All,
DC_SIGGRAPH's next meeting will be a joint event with DC ACM and DC SIGADA with support from the Washington Academy of Sciences. RSVP to
dc_siggraph@mail.com if you are planning to attend so I can get a head count from our chapter.
When: Wednesday, June 10th, 7:30pm to 9:00pm
Where: American Academy for the Advancement of Science (AAAS)
2nd Floor Conference Room
1200 New York Avenue NW
(entrance is on 12th Street)
Near metro center
Speaker: William Glascoe with contributions by Dr. Nicholas Polys
Topic: Lifegraphs for Mobile Mirror Worlds: Linking Supply, Value, and Customer Chains
Have you wondered why record and bookkeeping has not been automated for all of us? From the moment a legal or natural person is known to be on the way to last data generating event of its corpse. This talk examines lifegraphing (not life logging) in the context of the proliferation of 3D Computer-Aided everything, the payment card industry's infrastructure, the electronic health records mandate, geographical information systems, and electronic data interchange standards. To fully understand the conceptualization of lifegraphs, a 100-yr story of a person born in the year 2000 is use to explain what lifegraphs are (aren't) and how they may change the chains between government, corporations and citizens who come live by them. William Glacoe will
conduct most of the talk, but a small presentation will also be provided by Dr. Nicholas Polys.
Speaker Bio:
William Glascoe is a Project Manager in the Logistics & Supply Chain Management subpractice of CSC's Federal Consulting Practice and an Air
Force Reserves' Lieutenant Colonel at the National Security Space Office. He recently won a CSC Leading Edge Forum Grant to investigate extensible 3D (X3D) for Enterprise Applications, which yielded the idea of lifegraphs as he defines them.

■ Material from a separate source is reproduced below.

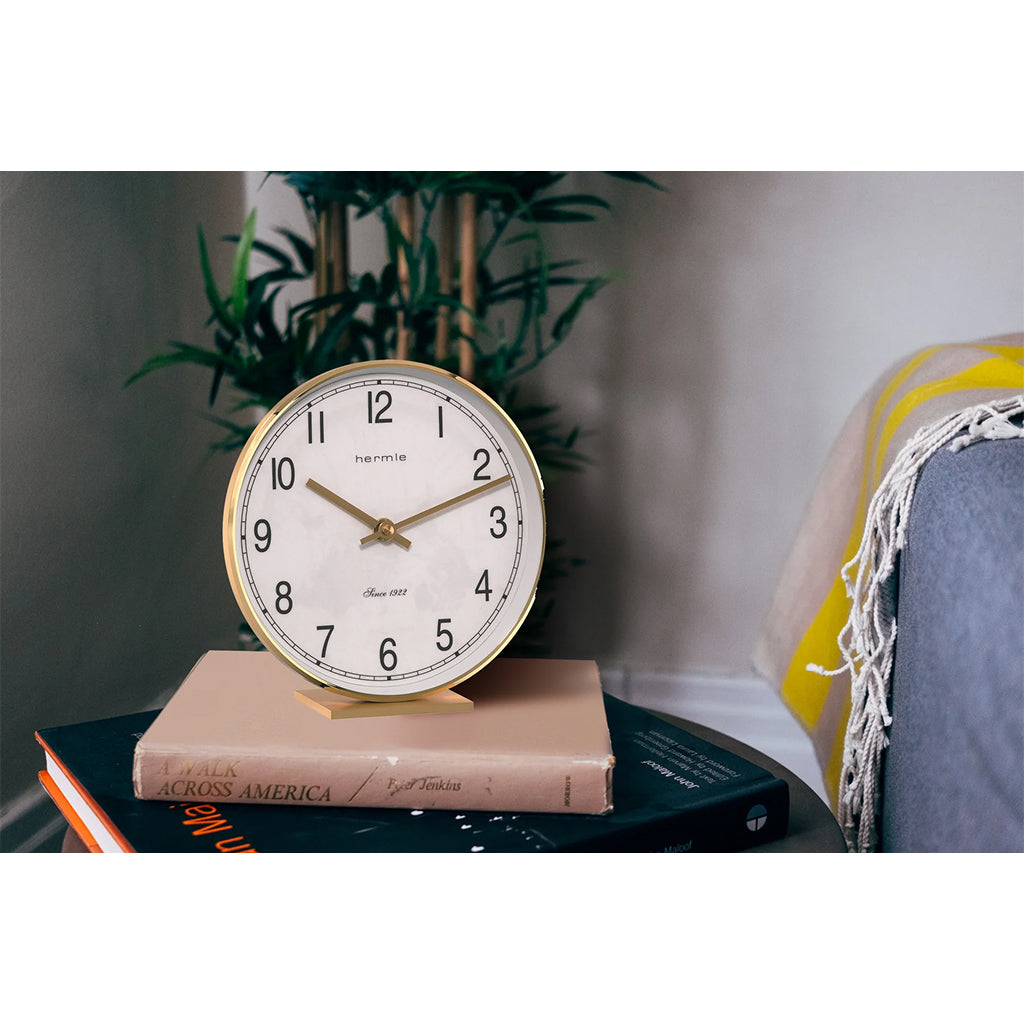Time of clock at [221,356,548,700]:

William is a certified Project Management Professional and recently returned from a year long assignment in Baghdad where he managed business planning projects for the DoD Task Force to Improve Business and Stability Operations in Iraq. He was a Software Risk Manager at the Office of Naval Research's Best Manufacturing Practices Center of Excellence in College Park, MD during 2007. Between 1996 and 1999, he was the Chief, Software Integration and Test in a classified System Program Office during his third Air Force active duty assignment. He is a certificate holder of the Air Force Institute of Technology's Software Professional Development Program.

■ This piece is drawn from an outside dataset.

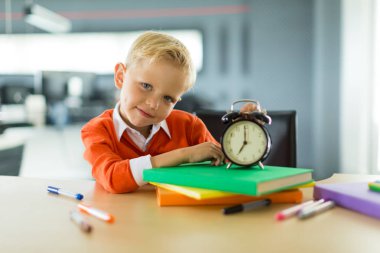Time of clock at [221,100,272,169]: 7:00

William holds a BS Physics, Applied from the USAF Academy, MS Telecommunications, CU Boulder and a Certificate of Completion, International Space University (1999 Summer Session Program, Khorat, Thailand)
Special Guest:
Dr. Nicholas Polys heads the VT-ARC Visualization Group. He has developed interactive 3D graphic content and systems for over 9 years. His research interests lie at the heart of Human Computer Interaction: the intersection of visualization, virtual environments, and perception.
After his undergraduate research in Cognitive Science at Vassar College (1996), he jumped into the networked information space of the WWW developing audio, visual, and 3D assets and software. His doctoral work at Virginia Tech (2006) examined perceptual cues and layout behaviors for Information-Rich Virtual Environments for desktop to immersive platforms.
As a co-author of the international standard Extensible 3D (X3D) and Director of the Web3D Consortium, he is the author of numerous
peer-reviewed papers, tutorials, and workshops. Currently, Nicholas is a researcher for Virginia Tech Research Computing building information architectures and user interfaces for computational scientists.